01 30, 2011 | Tag,SOUL/FUNK,1970,SOUL/FUNK1970
Yvonne Fair / The Bitch Is Black


Yvonne Fair / The Bitch Is Black (1975) The Bitch Is Black - Yvonne Fair

ヴァージニア州リッチモンドで生まれ1958年のヒットナンバー"Maybe"を放ったN.Y.のフィメール・グループ"The Chantels"のメンバーとして活動した後に、James Brown Revueのシンガーとして採用されKing Recordsからリリースしたシングルでソロ・デビューを果たしたYvonnneは後の1968年にMotownとサインを結ぶ。本盤はMotownとサインを交わした翌年の1969年にMotown系列のレーベルSOULから放ったシングルに続くと言っても、なかなかに時間を要した1975年に発表されたアルバムで、制作の要として"Norman Whitfield"が参加。

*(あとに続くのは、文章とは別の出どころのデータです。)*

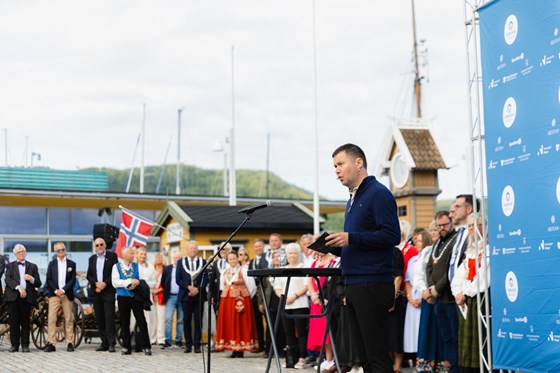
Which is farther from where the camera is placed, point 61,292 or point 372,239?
point 61,292

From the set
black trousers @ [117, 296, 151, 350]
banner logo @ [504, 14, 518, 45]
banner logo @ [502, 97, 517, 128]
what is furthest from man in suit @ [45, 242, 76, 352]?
banner logo @ [504, 14, 518, 45]

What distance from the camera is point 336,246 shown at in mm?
5953

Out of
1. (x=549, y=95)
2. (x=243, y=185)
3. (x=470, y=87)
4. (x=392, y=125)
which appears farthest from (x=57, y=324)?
(x=243, y=185)

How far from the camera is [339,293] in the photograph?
656 centimetres

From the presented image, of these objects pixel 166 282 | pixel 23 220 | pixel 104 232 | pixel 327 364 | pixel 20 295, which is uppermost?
pixel 23 220

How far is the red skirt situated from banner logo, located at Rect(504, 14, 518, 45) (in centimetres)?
754

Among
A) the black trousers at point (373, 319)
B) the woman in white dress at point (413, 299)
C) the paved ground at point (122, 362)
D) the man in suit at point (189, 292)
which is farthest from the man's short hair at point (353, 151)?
the man in suit at point (189, 292)

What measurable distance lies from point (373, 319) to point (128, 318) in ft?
31.5

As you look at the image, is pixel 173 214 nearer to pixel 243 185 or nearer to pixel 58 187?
pixel 58 187

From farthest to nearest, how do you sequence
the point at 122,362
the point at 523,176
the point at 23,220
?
the point at 23,220, the point at 122,362, the point at 523,176

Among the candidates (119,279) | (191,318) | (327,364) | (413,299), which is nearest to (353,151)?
(413,299)

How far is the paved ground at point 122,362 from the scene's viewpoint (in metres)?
11.9

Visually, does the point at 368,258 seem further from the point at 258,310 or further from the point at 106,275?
the point at 106,275

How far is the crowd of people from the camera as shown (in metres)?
5.96
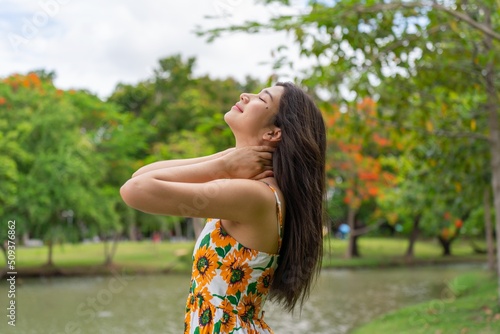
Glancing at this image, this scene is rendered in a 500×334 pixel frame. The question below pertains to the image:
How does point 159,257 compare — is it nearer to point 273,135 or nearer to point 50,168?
point 50,168

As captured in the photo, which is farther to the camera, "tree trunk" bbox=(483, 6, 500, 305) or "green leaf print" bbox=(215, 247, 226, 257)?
"tree trunk" bbox=(483, 6, 500, 305)

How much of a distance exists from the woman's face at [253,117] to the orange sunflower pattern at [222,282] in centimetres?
26

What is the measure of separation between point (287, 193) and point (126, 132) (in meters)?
19.3

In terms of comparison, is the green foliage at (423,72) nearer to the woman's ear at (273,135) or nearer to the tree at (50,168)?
the woman's ear at (273,135)

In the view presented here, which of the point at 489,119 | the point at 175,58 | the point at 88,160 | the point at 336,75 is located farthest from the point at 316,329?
the point at 175,58

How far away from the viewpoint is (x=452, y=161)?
8.94 m

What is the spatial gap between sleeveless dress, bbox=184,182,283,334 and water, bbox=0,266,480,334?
7569mm

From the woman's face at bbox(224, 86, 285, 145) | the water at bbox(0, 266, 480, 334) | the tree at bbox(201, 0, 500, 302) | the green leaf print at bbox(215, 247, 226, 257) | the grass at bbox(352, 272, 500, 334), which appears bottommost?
the water at bbox(0, 266, 480, 334)

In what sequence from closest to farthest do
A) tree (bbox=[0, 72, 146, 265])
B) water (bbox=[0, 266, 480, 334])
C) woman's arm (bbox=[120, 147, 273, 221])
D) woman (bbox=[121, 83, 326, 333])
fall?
1. woman's arm (bbox=[120, 147, 273, 221])
2. woman (bbox=[121, 83, 326, 333])
3. water (bbox=[0, 266, 480, 334])
4. tree (bbox=[0, 72, 146, 265])

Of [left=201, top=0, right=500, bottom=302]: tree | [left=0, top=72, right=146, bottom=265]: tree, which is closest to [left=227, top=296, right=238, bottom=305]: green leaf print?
[left=201, top=0, right=500, bottom=302]: tree

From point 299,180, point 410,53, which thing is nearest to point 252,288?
point 299,180

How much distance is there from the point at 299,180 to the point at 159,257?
21659 millimetres

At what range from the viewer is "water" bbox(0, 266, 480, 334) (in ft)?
35.5

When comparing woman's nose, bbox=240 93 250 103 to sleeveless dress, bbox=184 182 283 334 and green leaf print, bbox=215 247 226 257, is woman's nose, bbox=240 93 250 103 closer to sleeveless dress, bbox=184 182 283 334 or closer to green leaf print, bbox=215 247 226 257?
sleeveless dress, bbox=184 182 283 334
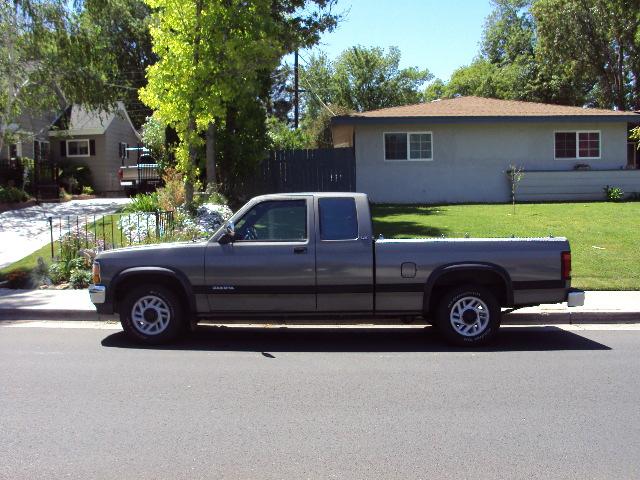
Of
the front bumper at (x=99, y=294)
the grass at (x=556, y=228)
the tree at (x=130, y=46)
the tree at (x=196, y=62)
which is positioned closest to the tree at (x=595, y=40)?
the grass at (x=556, y=228)

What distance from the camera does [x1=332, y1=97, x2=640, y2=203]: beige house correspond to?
23359 mm

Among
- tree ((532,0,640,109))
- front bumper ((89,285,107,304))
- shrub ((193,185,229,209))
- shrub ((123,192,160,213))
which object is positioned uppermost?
tree ((532,0,640,109))

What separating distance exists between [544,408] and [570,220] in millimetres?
12527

James Brown Revueのシンガーとしてピックアップされたというバックボーンに深く頷けてしまうワイルドでファンキーな歌いっぷりにフォーカスし、ファンク・スタイルのトラック群をベースに纏めあげたアルバムは、Edwin StarrのナンバーをYvonne Fairカラーに塗り替えたA1-"Funky Music Sho Nuff Turns Me On"に始まり、MotownのスタンダードをリバイバルさせたYvonne Fairの代表曲として挙げられているA2-"It Should Have Been Me", ゆるやかな幕開けからパーカッションが加わり加速し始めると、曲はどんどんと舞い上がりより華麗に壮大に力強く昇り詰めていく解放感が素晴らしいGhostface Killahの"Stay"ネタのA3-"Stay A Little Longer", Stevie Wonder作、RufusのナンバーをカヴァーしたA5-"Tell Me Something Good"の前半。そして、Biz Markieの"Check It Out"やFat Joeの"Bad Bad Man", Jay-Zの"Where I'm From"などヒップホップ勢のサンプリング・ソースとしても愛され蜜な関係にある理由も聴けば一発で解ってしまうヘヴィーなB1-"Let Your Hair Down"に、Barbara GeorgeのカヴァーB3-"I Know (You Don't Love Me No More)", ジャンルという壁をワイルドなヴォーカルでブチ壊しロッキッシュでファンキーなサウンドがグルーヴを刻むB4-"Walk Out The Door If You Wanna", 締めのStevie WonderのカヴァーB5-"You Can't Judge A Book By It's Cover"の後半と、どの曲もYvonne Fair節がハジケ、アピールしまくる聴き応え十分の痛快な秀盤。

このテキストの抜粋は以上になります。